**WORK TO BE COMPLETED**
Only the stretch below from the line holding "this 640×427 image." through the line holding "this 382×510 image." should be restated, word for word and with both ends included; pictures stay out.

**DATA IN THIS EXERCISE**
--- --- ---

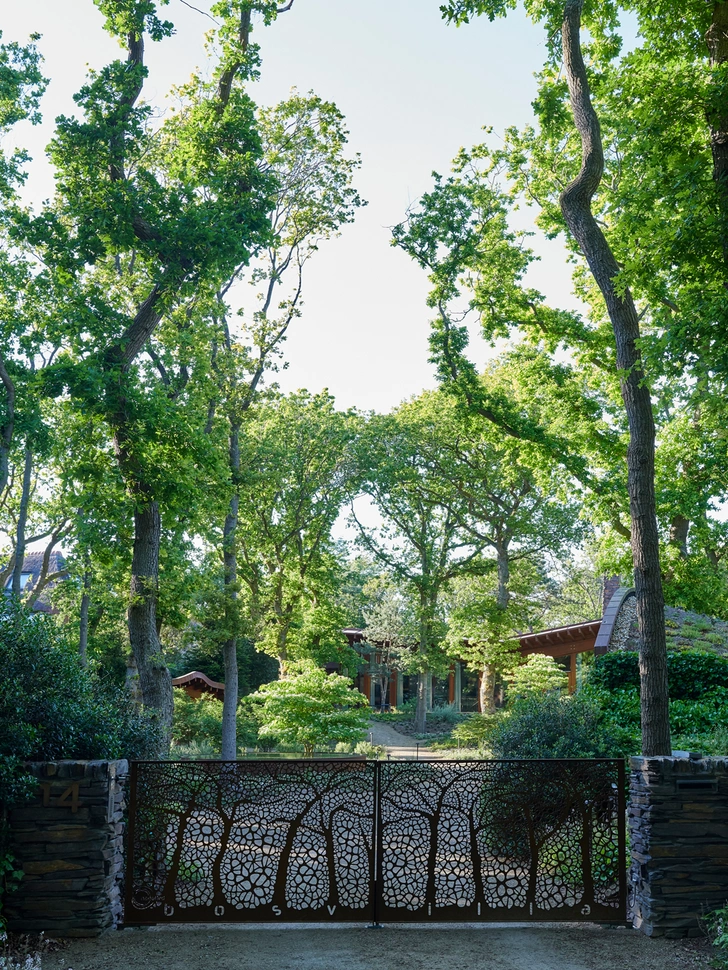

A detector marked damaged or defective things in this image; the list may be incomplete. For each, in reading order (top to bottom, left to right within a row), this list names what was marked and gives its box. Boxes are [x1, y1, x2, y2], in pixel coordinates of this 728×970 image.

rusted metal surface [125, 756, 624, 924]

--- --- ---

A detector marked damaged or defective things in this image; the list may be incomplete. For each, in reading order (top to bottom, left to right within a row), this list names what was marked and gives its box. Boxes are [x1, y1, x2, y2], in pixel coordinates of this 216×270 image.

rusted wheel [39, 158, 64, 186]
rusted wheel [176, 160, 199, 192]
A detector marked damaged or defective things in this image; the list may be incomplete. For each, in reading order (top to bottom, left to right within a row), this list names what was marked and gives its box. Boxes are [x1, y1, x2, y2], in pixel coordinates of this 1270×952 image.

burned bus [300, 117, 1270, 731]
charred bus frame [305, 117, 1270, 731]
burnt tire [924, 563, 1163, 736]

--- --- ---

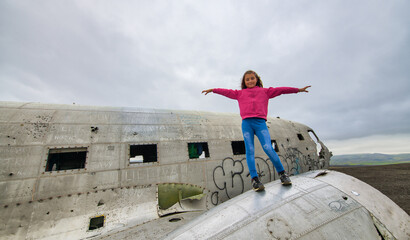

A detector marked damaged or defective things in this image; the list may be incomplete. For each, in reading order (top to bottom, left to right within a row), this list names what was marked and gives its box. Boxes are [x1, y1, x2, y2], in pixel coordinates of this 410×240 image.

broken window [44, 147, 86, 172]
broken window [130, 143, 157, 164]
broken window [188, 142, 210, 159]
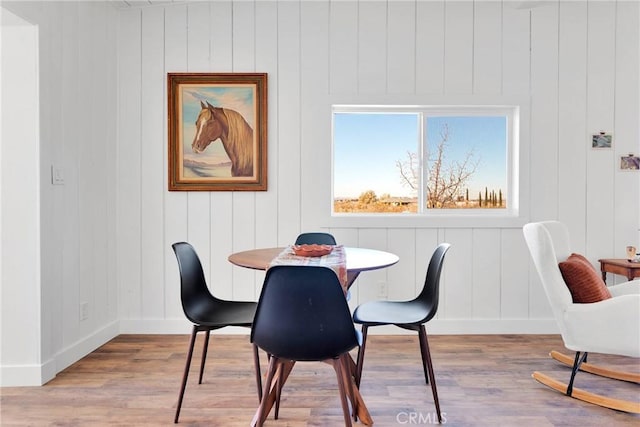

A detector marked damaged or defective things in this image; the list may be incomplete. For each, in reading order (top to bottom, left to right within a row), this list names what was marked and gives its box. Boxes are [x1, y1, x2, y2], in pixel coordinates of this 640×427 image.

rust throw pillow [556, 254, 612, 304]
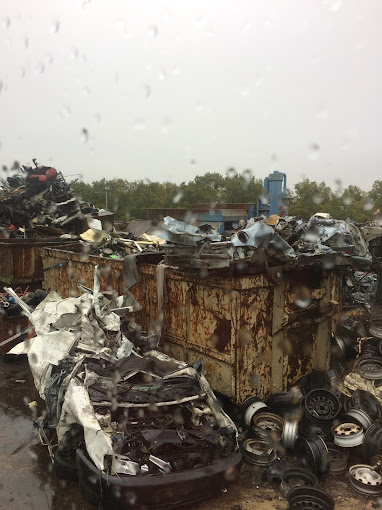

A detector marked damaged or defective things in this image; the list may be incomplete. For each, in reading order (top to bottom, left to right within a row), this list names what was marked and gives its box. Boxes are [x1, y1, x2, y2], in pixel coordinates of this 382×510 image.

--- --- ---

**YOUR SOLUTION**
A detector marked damaged or defective things in this image; the list may be incomplete. For each, in reading order (top to bottom, left to right within a row), this list names what was marked and gives its box. Boxes are [x1, y1, x2, y2], in pixel coordinates of this 640×427 image.

rust throw pillow [556, 254, 612, 304]

A detector marked damaged or defective things in this image; the list may be incomplete. For each, in reading order (top to bottom, left to right within a row), this list names what was marked and gives its box. Boxes are [x1, y1, x2, y2], in pixel coordinates of this 382×510 image.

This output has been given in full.